__Goal of the exercise__: When a line below contains the word "iPhone", copy that line.

__Data in this exercise__:
____
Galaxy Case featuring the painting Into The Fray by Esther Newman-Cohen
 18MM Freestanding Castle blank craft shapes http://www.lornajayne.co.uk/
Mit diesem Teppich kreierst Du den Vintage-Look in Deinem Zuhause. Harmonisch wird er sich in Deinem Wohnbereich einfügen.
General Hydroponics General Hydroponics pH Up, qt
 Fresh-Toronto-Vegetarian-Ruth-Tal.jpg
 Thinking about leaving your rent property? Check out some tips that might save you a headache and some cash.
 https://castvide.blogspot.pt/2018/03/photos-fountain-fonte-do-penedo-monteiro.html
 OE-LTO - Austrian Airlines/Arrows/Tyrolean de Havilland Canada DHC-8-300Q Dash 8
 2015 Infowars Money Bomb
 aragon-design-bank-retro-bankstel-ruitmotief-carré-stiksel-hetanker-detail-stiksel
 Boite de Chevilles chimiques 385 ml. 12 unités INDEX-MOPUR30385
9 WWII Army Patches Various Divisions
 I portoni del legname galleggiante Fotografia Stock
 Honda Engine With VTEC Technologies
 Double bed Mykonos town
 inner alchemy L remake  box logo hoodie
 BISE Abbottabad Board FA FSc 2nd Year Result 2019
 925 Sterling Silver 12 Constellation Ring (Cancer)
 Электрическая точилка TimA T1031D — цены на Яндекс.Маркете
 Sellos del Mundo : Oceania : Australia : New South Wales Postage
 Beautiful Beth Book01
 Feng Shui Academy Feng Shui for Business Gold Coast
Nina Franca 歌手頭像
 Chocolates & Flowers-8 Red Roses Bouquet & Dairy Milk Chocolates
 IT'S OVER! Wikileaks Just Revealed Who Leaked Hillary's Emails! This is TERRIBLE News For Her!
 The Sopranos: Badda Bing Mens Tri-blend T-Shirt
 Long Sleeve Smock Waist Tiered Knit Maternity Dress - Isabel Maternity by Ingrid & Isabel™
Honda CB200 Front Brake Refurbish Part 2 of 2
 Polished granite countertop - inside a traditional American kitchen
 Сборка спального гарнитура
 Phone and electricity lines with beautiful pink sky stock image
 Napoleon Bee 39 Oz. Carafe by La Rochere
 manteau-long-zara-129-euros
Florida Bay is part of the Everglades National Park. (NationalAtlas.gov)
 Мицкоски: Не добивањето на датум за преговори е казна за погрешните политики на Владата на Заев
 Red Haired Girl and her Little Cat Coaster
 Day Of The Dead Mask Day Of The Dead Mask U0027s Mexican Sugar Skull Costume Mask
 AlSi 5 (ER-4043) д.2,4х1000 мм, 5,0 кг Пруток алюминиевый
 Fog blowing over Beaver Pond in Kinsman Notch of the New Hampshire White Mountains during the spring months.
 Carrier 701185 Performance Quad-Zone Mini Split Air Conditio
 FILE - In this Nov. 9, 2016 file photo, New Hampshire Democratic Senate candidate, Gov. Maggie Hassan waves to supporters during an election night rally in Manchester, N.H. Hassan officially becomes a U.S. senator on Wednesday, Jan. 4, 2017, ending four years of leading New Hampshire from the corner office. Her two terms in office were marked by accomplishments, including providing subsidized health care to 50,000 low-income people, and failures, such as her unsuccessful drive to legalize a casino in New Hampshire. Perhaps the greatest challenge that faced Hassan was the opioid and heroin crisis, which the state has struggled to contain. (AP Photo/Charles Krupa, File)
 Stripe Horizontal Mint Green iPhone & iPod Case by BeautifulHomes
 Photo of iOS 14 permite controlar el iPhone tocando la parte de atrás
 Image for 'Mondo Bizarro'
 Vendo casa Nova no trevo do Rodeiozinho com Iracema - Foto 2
____
__Expected output__:
 Stripe Horizontal Mint Green iPhone & iPod Case by BeautifulHomes
 Photo of iOS 14 permite controlar el iPhone tocando la parte de atrás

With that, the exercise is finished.